_Text segment_
[chuck-users] Sample Playback Efficiency

[Juan-Pablo Caceres]

Hi Spencer,

Thank you very much for your help. =< is working great for me.

Cheers,
JPa.


Spencer Salazar wrote:
> Juan-Pablo,
> If efficiency is what you are looking for, use the => and =< approach.
> 
> You can tell a Ugen to stop processing samples and only output 0  
> (using 0 => ugen.op;), which saves a lot of CPU cycles over setting  
> the gain to 0.  Any ugens chucked to the op-0 ugen will still be  
> ticked though, so for long ugen chains this is less likely to gain you  
> much in performance.
> 
> In addition to stopping it from processing samples, removing a ugen  
> from the graph entirely with =< reduces the overhead of moving each  
> sample to the next ugen in the graph, which is noticeable.  It also  
> has the (generally desirable) side effect of automatically stopping  
> any ugens further down the graph from producing samples (assuming they  
> aren't connected to some other active ugen).

_Exercise aim_
Reproduce word for word the passage of the sample playback thread starting at "Thank you very" and ending at "and =< approach.".

[Spatial relationship records]

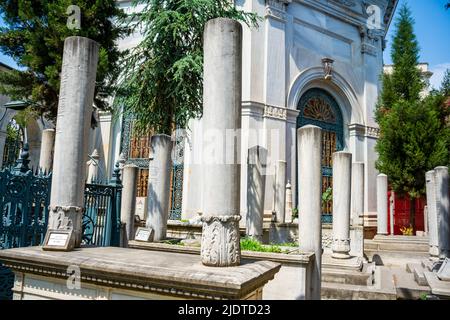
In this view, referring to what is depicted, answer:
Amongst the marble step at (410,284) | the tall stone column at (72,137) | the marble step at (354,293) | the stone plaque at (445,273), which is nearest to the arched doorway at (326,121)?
the marble step at (410,284)

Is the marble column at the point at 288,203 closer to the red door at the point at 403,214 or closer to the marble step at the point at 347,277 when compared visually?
the marble step at the point at 347,277

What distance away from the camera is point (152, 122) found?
8781 mm

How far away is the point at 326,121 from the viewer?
714 inches

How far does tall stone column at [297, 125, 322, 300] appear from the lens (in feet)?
20.6

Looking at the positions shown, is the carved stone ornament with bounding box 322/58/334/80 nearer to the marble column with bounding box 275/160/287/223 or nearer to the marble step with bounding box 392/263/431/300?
the marble column with bounding box 275/160/287/223

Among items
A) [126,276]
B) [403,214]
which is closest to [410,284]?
[126,276]

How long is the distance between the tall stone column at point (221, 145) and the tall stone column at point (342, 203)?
5676 millimetres

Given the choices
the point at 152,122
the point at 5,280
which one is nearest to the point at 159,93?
the point at 152,122

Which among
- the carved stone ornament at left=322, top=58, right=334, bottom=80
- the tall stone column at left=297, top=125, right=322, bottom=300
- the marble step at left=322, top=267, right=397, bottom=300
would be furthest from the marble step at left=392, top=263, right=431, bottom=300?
the carved stone ornament at left=322, top=58, right=334, bottom=80

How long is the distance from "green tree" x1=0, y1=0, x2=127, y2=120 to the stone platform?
560 cm

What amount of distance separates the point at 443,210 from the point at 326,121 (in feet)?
30.5

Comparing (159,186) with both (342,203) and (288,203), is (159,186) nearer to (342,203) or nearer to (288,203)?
(342,203)
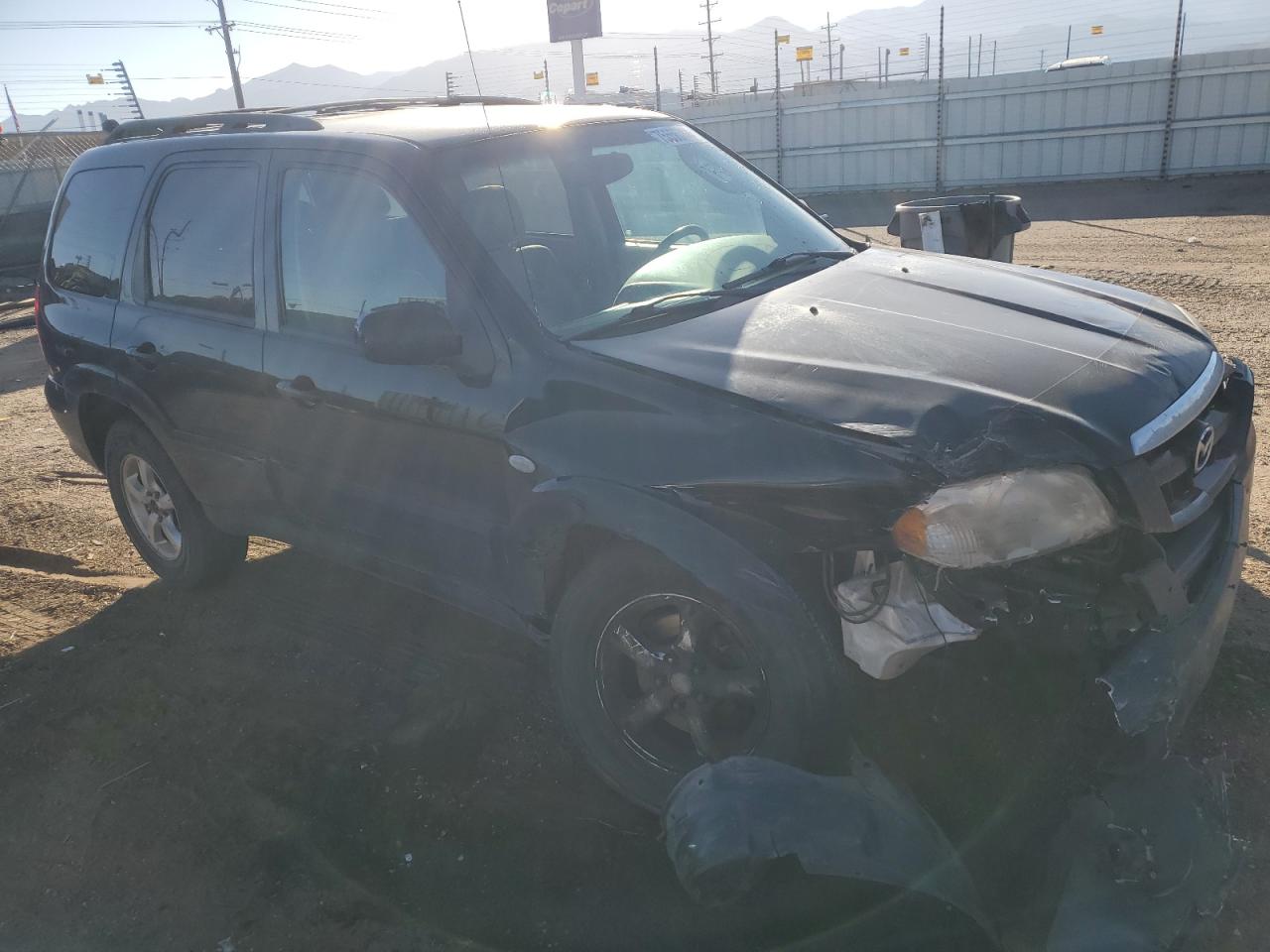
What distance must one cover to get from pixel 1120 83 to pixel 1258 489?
16.2 metres

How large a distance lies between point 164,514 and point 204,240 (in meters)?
1.51

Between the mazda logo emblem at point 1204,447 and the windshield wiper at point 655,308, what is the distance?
1.42 metres

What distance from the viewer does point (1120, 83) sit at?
58.7 ft

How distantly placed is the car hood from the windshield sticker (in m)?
0.99

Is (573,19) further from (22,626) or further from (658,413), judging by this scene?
(658,413)

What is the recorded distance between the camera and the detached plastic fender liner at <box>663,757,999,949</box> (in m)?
2.23

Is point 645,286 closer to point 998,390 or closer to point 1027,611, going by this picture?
point 998,390

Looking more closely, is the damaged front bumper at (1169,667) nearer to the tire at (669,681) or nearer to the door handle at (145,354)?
the tire at (669,681)

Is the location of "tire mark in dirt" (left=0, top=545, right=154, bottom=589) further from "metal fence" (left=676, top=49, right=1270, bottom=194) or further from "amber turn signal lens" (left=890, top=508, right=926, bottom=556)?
"metal fence" (left=676, top=49, right=1270, bottom=194)

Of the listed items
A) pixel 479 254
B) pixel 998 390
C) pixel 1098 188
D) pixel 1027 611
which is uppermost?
pixel 479 254

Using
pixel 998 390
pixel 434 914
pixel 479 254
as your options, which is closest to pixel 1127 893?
pixel 998 390

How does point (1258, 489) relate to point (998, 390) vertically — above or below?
below

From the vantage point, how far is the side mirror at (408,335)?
291cm

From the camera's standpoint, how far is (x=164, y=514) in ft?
15.7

_Worked solution_
Thank you very much for your help. =< is working great for me.

Cheers,
JPa.


Spencer Salazar wrote:
> Juan-Pablo,
> If efficiency is what you are looking for, use the => and =< approach.